After a negative AdComm meeting and withdrawing its BLA, the company seeks guidance on a phase 3 trial.
BrainStorm Cell Therapeutics is meeting with the FDA to discuss a possible regulatory path forward for its NurOwn cell therapy for the potential treatment of amyotrophic lateral sclerosis (ALS) on December 6, 2023.1
Brainstorm is seeking approval of its overall protocol design for a confirmatory Phase 3 trial of NurOwn and will discuss plans for a Special Protocol Assessment (SPA) with the FDA.
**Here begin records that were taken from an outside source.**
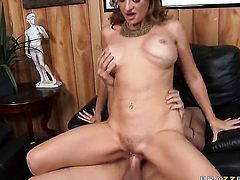 Xander Corvus buries his rock solid love torpedo in fuck hungry Mya Mayess mouth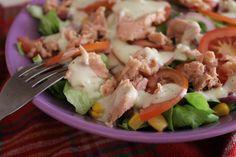 Sałatka z tuńczykiem Salad with tuna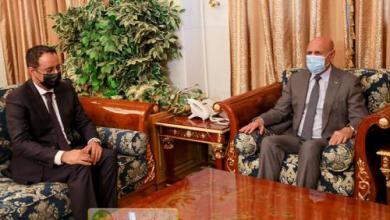 صورة الرئيس غزواني يتسلم ملف ترشح ولد يحي للكاف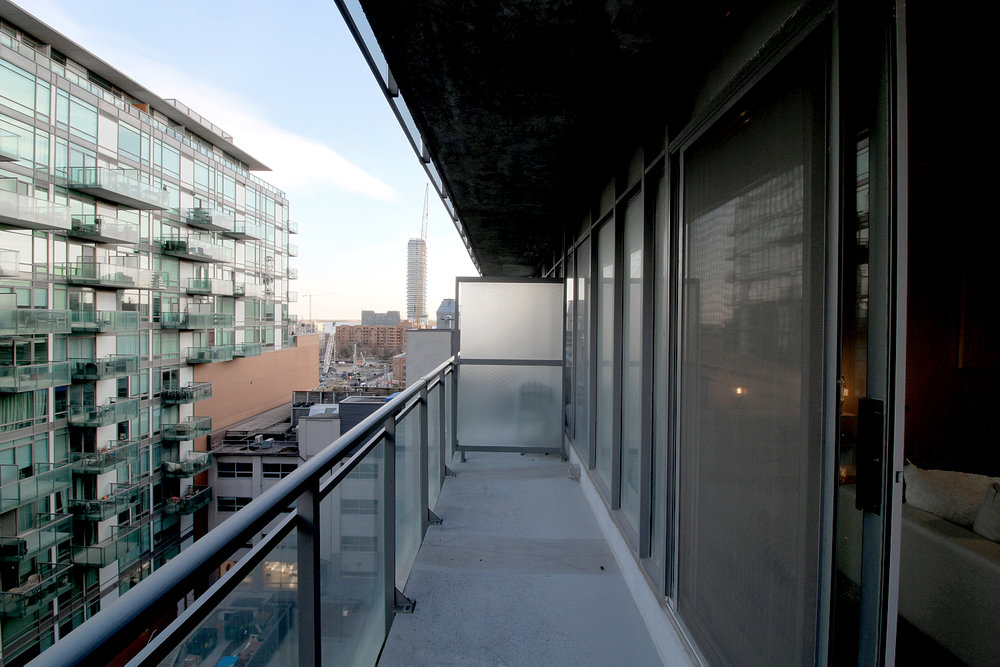 09 - Balcony.jpg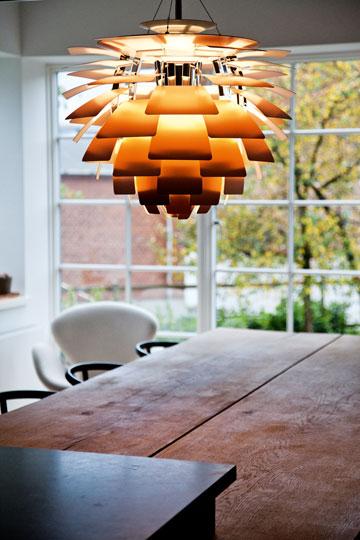 מנורת הארטישוק של הנינגסן. הקווים חלקים, אלגנטיים, יפים, מבלי להאפיל על האור שמופץ (צילום: Jesper Ray)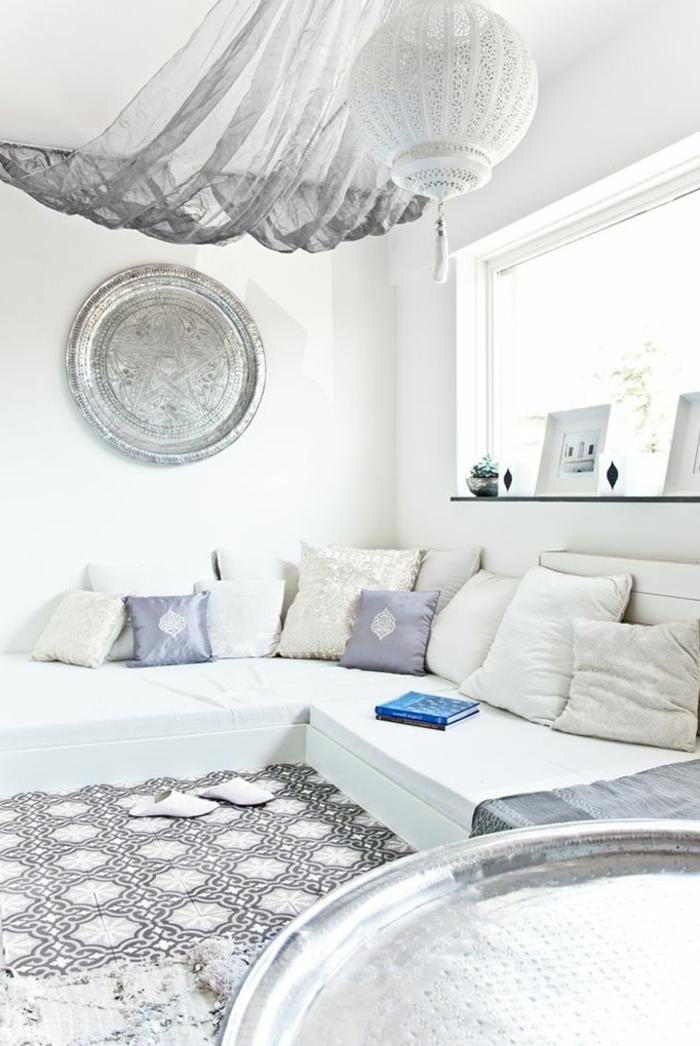 aménagement-salon-marocain-design-decoration-marocaine-blanche-chambre-salle-de-séjour-lustre-oriental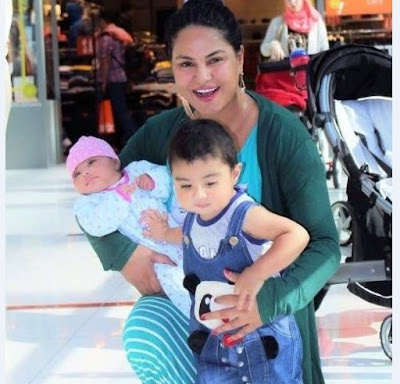 Veena Mailk With Her Child's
"We are pleased that the FDA has granted this expedited in-person meeting to discuss the best path forward for NurOwn for ALS," Chaim Lebovits, president and chief executive officer, BrainStorm, said in a statement.1 "Our proposed plan is to conduct a confirmatory Phase 3b trial and it is important that we are aligned with the Agency on the expected requirements for re-submitting a Biologics License Application (BLA). We believe that reaching an agreement through a SPA on the overall protocol design and the adequacy to address the requirements for marketing approval will be a key step to position the company for success and to potentially de-risk the program. We are grateful for the FDA's support and quick response in granting this meeting as we remain committed to our goal of making NurOwn available to the ALS community."
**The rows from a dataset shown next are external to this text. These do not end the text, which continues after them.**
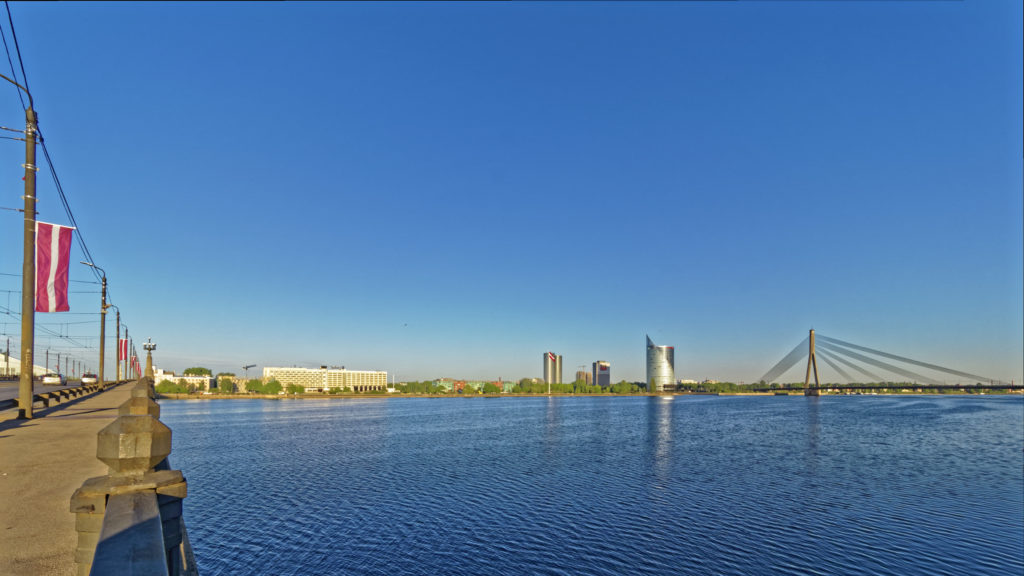 Bild: Ein Morgenspaziergang in Rīga an der Promenade entlang des rechten Ufers der Daugava. Blick auf das linke Ufer der Daugava mit Radisson-Hotel. Z-Towers, Swedbank und Vanšu-Brücke. OLYMPUS OM-D E-M1 Mark II und M.ZUIKO DIGITAL ED 7‑14mm 1:2.8 PRO. ISO 200 ¦ f/9.0 ¦ 7 mm ¦ 1/250 s ¦ kein Blitz. Klicken Sie auf das Bild um es zu vergrößern.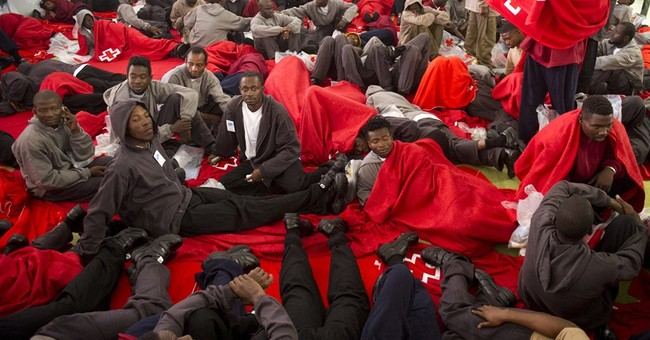 Some 1,400 migrants try to reach Spain from Africa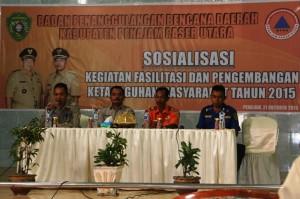 Sosialisasi kegiatan fasilitasi dan pengembangan ketangguhan masyarakat dalam menghadapi bencana yang digelar Pemerintah Kabupaten Penajam Paser Utara (Suherman - Hello Borneo)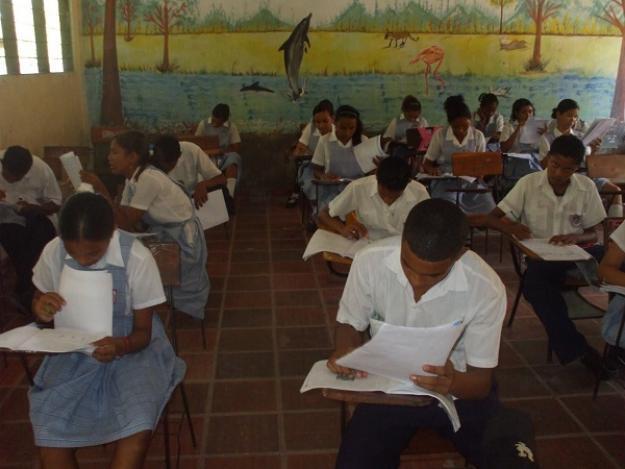 Por falta de docentes, 'pico y placa' en colegio del corregimiento Villacarmelo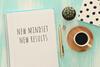 "Block mit Titel ""new mindset new results"", danben Stift, Kaktus, Tasse"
NurOwn, also known as debamestrocel is an investigational autologous mesenchymal stem cell (MSC) neurotrophic factor–secreting cell therapy product. The therapy previously had a Prescription Drug User Fee Act action date of December 8, 2023 before BrainStorm pulled its BLA from consideration after an FDA Cellular, Tissue, and Gene Therapies Advisory Committee voted against its approval.2,3
“It's possible that this therapy has some benefit for some patients,” committee member Lynn A. Raymond, MD, PhD, the director of the Djavad Mowafaghian Centre for Brain Health, said after voting no.3 “But we look at the total when we have to decide whether this goes forward to public market and there wasn't evidence for the whole group that this was effective and there was evidence to potentially suggest it was actually deleterious at least for those who are maybe more advanced with ALS, causing more deaths and causing more bulbar dysfunction. So for that reason, I vote no...”
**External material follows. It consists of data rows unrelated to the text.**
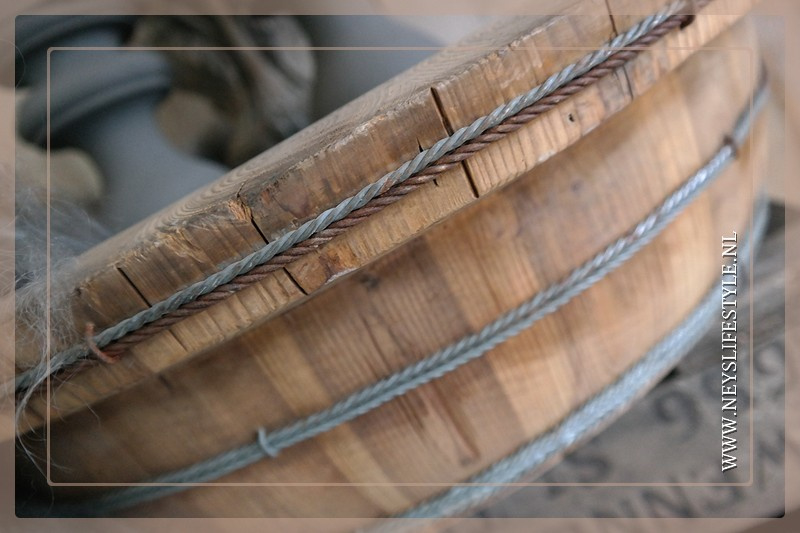 Oude houten ronde trog/bak licht   2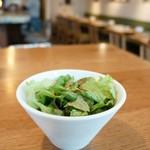 ピッツェリア アネッロ - 野菜サラダ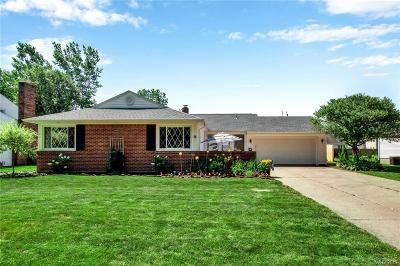 Erie County Single Family Home For Sale: 46 Bridle Path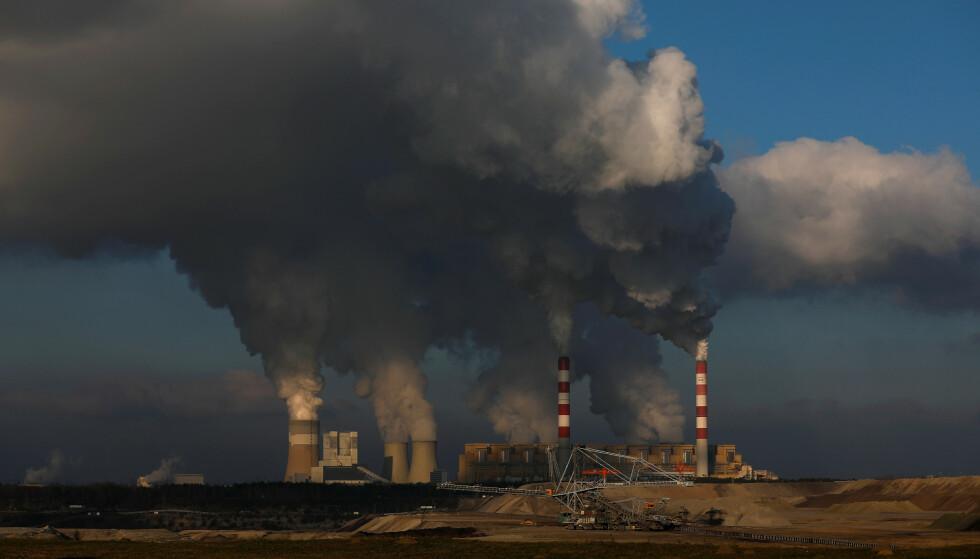 STØRSTE I EUROPA: Ein av dei viktigaste tinga me kan gjere, er å erstatte kol, olje- og gasskraft med sol- og vindkraft. Då treng me kraftutveksling, skriv innsendaren. Bildet er fra et av Europas største kullkraftverk, Belchatow ved Lodz i sentrale Polen 28. november. Foto: kacper Pempel / Reuters / NTB Scanpix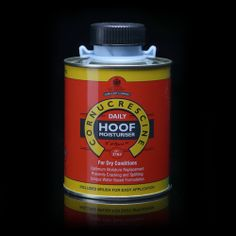 Primarily for use in dry conditions, the advanced, water-based formulation penetrates deep into the hoof horn to aid moisture replacement.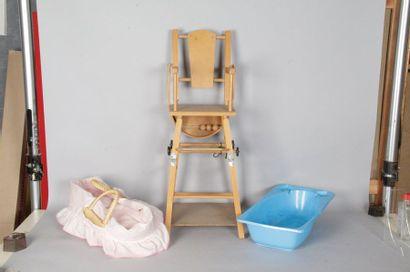 Chaise haute de poupée en bois naturel, années...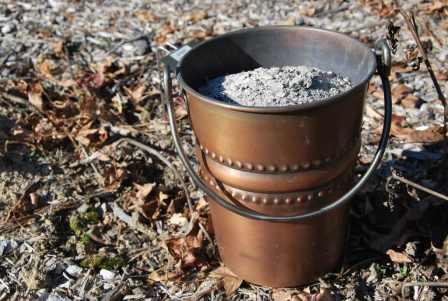 Зола ценна не только минеральным составом, но и способностью обеззараживать почву и защищать культуры от вредителей.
A prior phase 3 trial of NurOwn had previously failed to meet its primary endpoint in 2021 of responder rates on ALSFRS-R scores in all stages of disease progression, but a newer erratum later revealed that analyses that adhered more closely to prespecified sub-analyses showed statistically significant improvements (P = .050) of more than 2 points on ALSFRS-R scores in participants with a baseline score of at least 35.4 The newer analyses prompted BrainStorm to seek approval for the therapy despite receiving a refusal to file letter from the FDA.